There was an incident here in Minneapolis several years back where a man had crashed through a 17th floor ceiling-to-floor window and (miraculously) survived.

Some readers of this message board, might also find Cracked.com fun. This subject has been articled there once or twice, satirically but factually. The site covers many subjects with humor and facts. So on any given day, it is hit or miss, what you might find interesting and or funny. The fact checking can be slack as well.

Or possibly — just as a hypothetical — some enemy knowing of his strange obsession could weaken the frame by night in order that a good follow-through would be guaranteed.

Predatory animals aren’t monsters that attack you on sight or relentlessly chase you over several miles of difficult terrain while risking its life or suffering injuries. Maybe if it was starving. But under normal conditions if you came face to face with a lion or tiger it would probably look at you funny and then go back to doing whatever it was before. Not that it’s a great idea to hang around, of course.

Quite a lot of movies and TV films set in UK courts will get lawyers in a tizzy. Frequently, they show judges using gavels, US-style, which our judges never do.

Not to mention the central professional in a drama series (e.g. in recent examples, coroners and forensic pathologists) taking up causes and cases and, in effect, becoming their own detectives, because someone comes and pleads with them personally - it makes for good drama, but would never happen in reality.

All “monsters” ( regardless of type: real animals, dinosaurs, aliens, undead) will pause their pursuit to bare their fangs and growl-drool.

That one’s starting to turn itself around I think - in modern cop series it’s usually the clueless new guy (or dumb civilians trying to help the police) who helpfully draws around the bodies.

Which IRL is of course called “tampering with a crime scene”.

Aliens look a lot like bipedal humans but with either reassuring or horrifying facial mods depending on whether they’re civilized (see Klingons, Wookies, etc.) or beastly (see Alien franchise, etc.).

We don’t know what they do look like, but it’s a good bet that a lot less than “all of them” will be bipedal and about 6 feet tall.

On that topic, I recently came across an amusing bit of trivia : people in rural India have noticed that tigers tend to back off when you’re looking at them.
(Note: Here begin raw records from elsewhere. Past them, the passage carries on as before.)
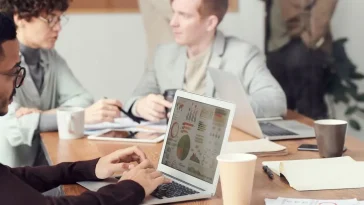 AI-Native Operator: Para profesional sedang bekerja dan berdiskusi menggunakan laptop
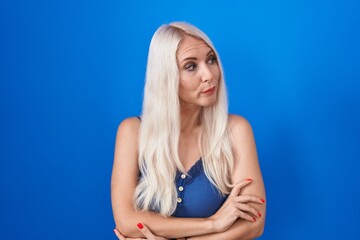 Fototapeta premium Caucasian woman standing over blue background looking to the side with arms crossed convinced and confident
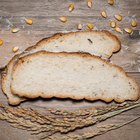 Homemade bread with spikelet of wheat on cloth on boards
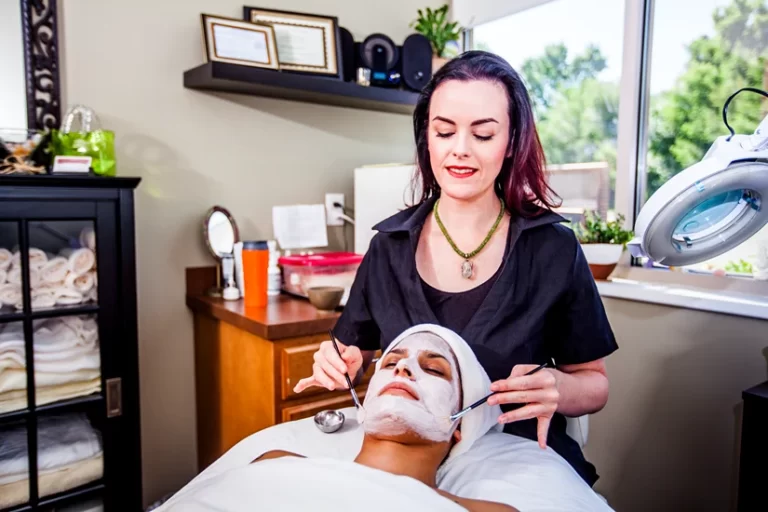 Woman Getting a Facial Mask Beauty Treatment at the Spa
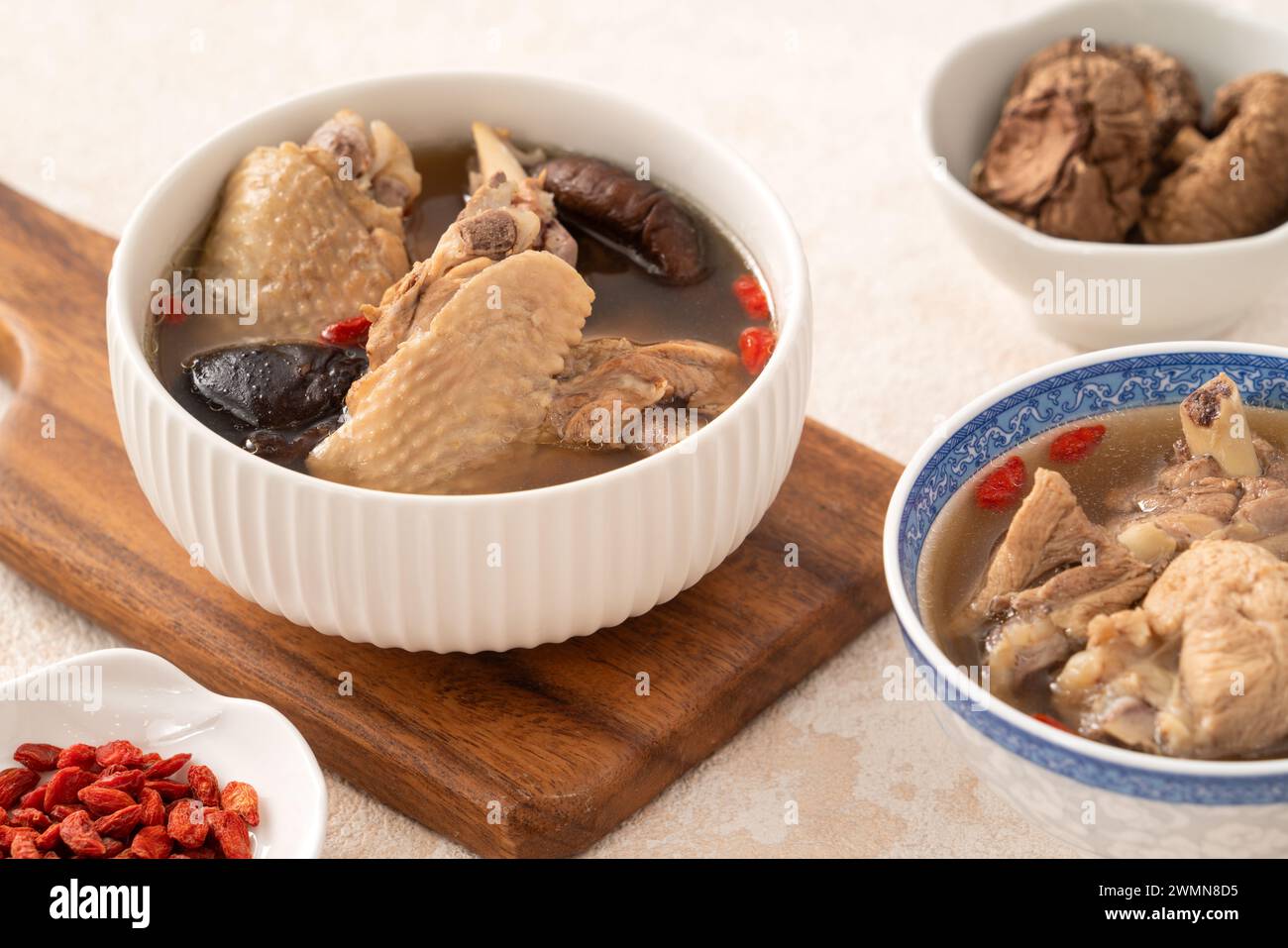 Delicious Taiwanese shiitake mushroom chicken soup in a bowl on white table background. Stock Photo
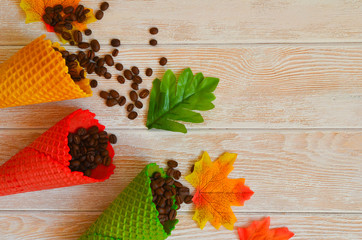 Autumn background with space for text waffle cones with coffee beans and autumn maple leaves flat lay top view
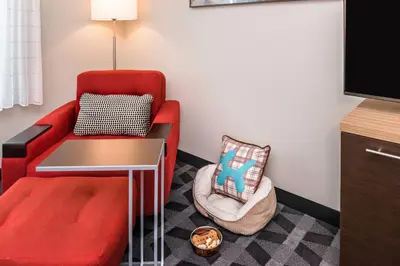 a living room with a red couch and a chair at TownePlace Suites by Marriott San Bernardino Loma Linda in Loma Linda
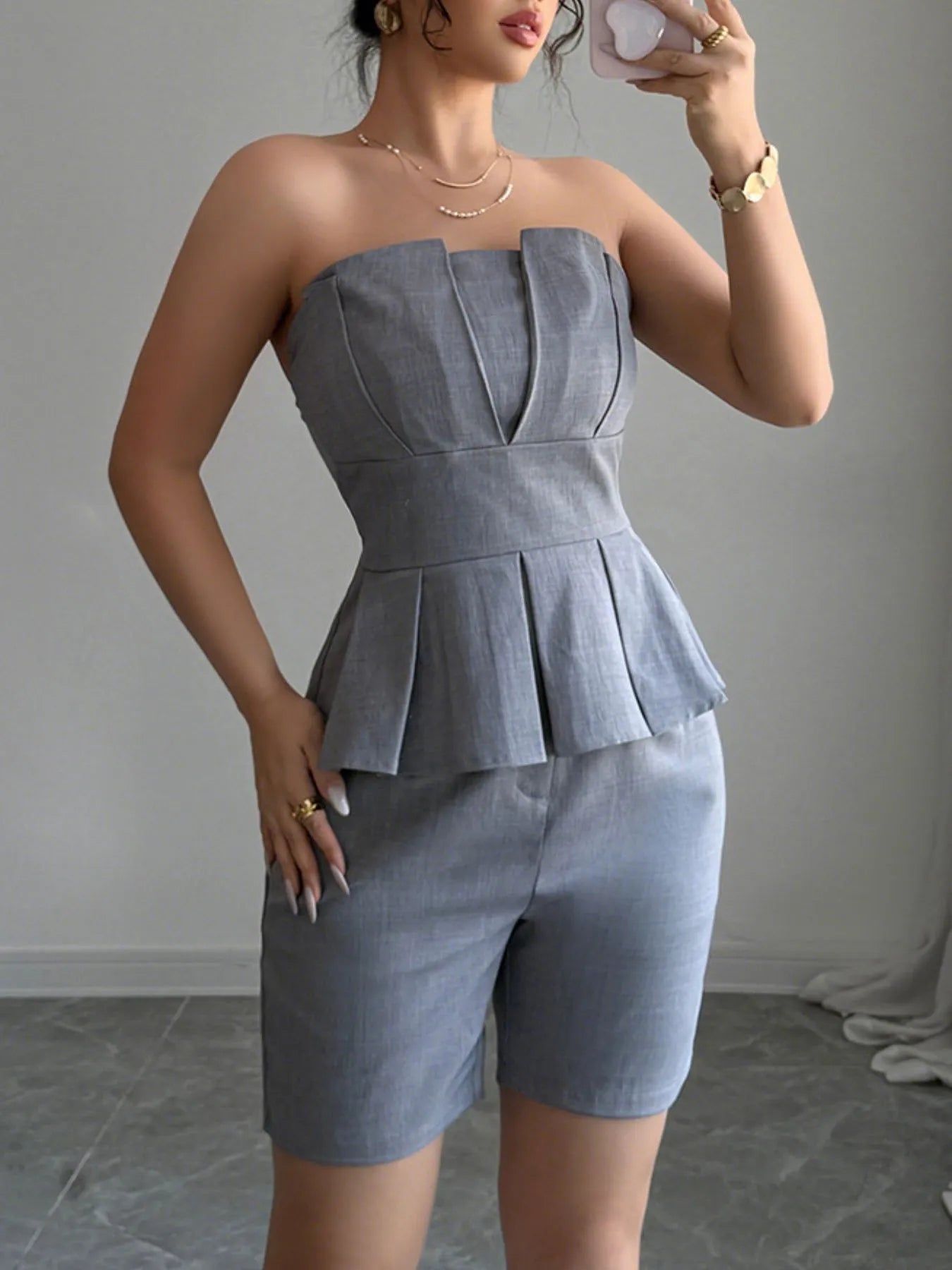 Gray strapless peplum top and shorts two-piece set from Trendsi, styled for a trendy summer look.
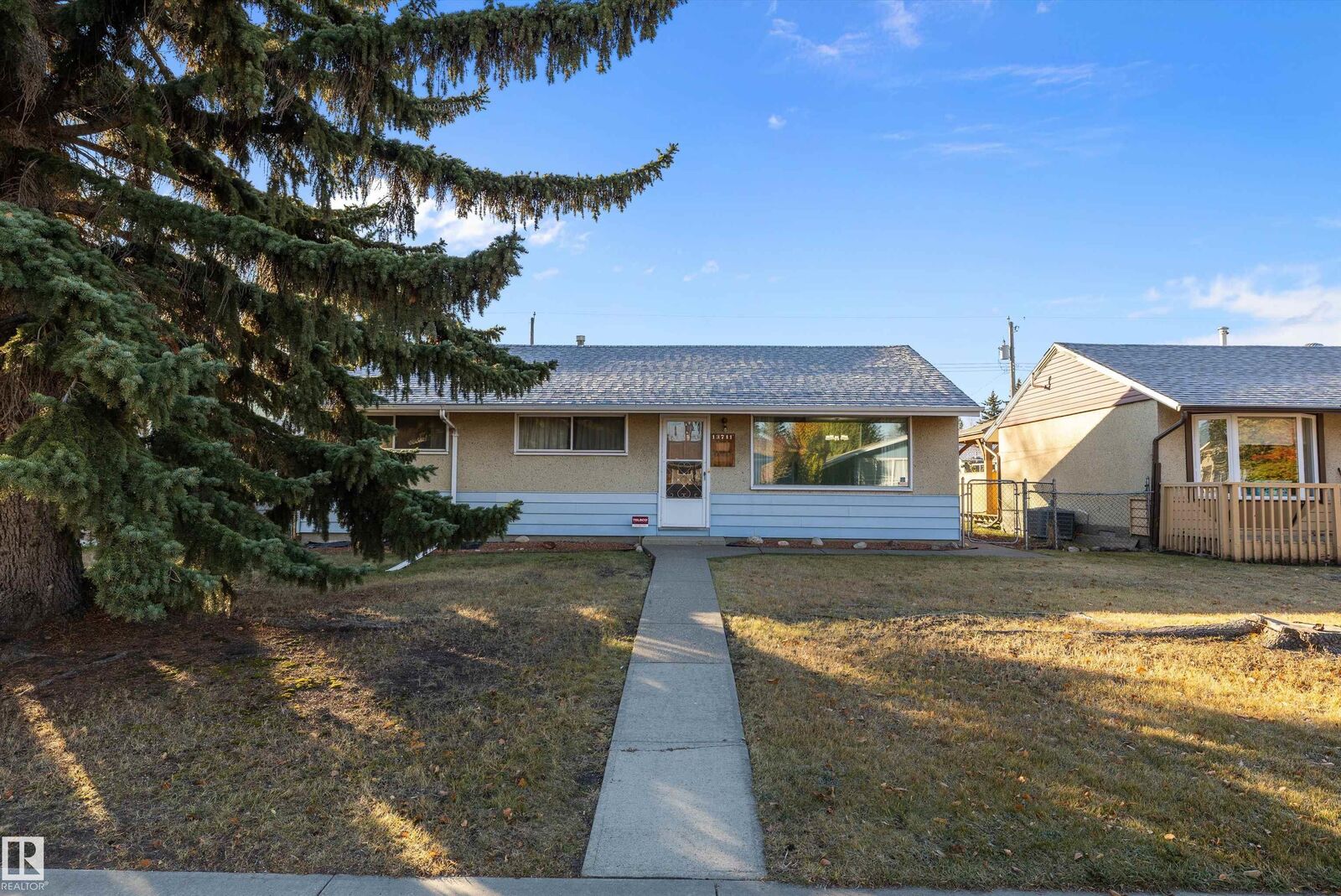 Property Photo:  13711 133 Avenue NW  AB T5L 3T3 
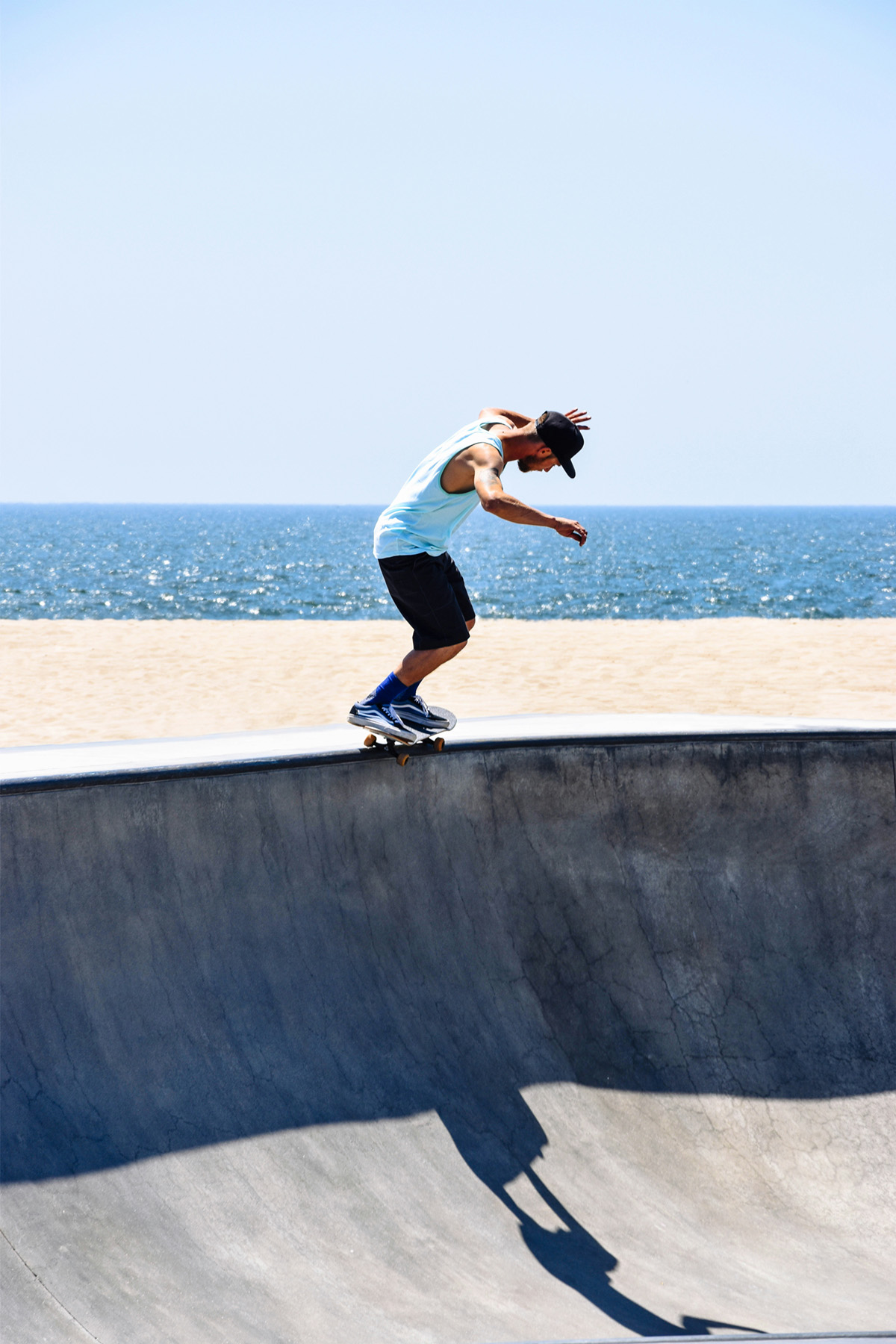 skateboarder on wall by the beach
So people working in places where tiger are an actual danger have taken to wearing masks on the backs of their heads, which seems to be working so far.

I understand that the TVE (Spanish PBS) police procedural Los hombres de Paco (Paco’s Men, named after the Spanish name of SWAT: los hombres de Harrelson) was triggered in part by cops and judges remarking on the amount of people who expected to be Mirandized, get that phone call, or who even tried to claim the Fifth.

I’ve read articles mentioning blue meth, copied from Breaking Bad.

One common trope is the bad guy calling the detective to taunt him and the detective struggling to keep the caller on the line long enough to trace the call.

No, the call does not have to last 10 seconds, 30 seconds, or whatever amount of time is needed as a plot device in order to make the trace. And from what I understand from my LEO contacts they do not routinely get taunting calls from suspects.

That a driver has to look at a passenger while talking to her, and you can do so for many seconds without having a crash. And when being suspiciously followed, the driver has to turn his head to look directly out the back window, distrusting the mirror.

Nobody ever has to fumble in their pocket for their keys for their car, which is always miraculously parked just outside the door. (Even when cars had keys.)

In every movie, it rains, there is a funeral, somebody vomits, and somebody drives a Volvo.

Cactus Wrens and Common Loons can always be heard in the background anywhere in non-urban North America. And you can’t go out the door at night without hearing an owl, usually a species that does not occur in that locality.

At funerals everyone wears black. Everyone including children. They also drive black cars and if it is raining they carry black umbrellas.

Funerals are also an excellent place for the person who murdered the deceased to show up (also wearing black) in order to intimidate the spouse of the deceased.